PROVIDED RECORDS:
□ □ □

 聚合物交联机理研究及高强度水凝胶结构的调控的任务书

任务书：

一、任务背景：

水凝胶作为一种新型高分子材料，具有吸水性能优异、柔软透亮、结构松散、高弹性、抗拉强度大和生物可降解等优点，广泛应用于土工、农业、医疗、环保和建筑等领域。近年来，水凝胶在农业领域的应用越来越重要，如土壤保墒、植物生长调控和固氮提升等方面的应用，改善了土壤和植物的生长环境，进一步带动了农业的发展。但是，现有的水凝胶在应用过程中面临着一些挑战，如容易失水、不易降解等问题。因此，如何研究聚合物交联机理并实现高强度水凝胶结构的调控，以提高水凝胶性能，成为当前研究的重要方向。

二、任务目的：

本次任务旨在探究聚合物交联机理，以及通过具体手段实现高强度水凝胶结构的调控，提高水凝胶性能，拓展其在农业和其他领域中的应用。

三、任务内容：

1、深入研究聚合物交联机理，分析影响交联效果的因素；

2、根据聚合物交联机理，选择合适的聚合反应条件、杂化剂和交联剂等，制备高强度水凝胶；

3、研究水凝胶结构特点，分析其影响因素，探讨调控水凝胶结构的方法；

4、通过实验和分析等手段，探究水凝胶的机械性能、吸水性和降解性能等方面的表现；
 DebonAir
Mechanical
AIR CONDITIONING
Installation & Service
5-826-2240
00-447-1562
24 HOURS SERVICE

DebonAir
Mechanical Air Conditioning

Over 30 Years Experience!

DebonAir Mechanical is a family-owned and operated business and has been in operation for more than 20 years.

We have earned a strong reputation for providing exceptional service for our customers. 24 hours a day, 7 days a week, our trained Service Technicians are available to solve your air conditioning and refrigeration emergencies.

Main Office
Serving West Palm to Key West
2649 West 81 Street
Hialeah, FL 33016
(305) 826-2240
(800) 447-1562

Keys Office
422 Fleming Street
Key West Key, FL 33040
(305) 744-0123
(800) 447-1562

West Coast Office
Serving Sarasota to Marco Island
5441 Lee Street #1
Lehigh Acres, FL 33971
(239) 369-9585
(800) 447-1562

□ □ □

Select all lines in the listing that include the word "Serving".

SOLUTION FOR THIS PROBLEM:
Serving West Palm to Key West
Serving Sarasota to Marco Island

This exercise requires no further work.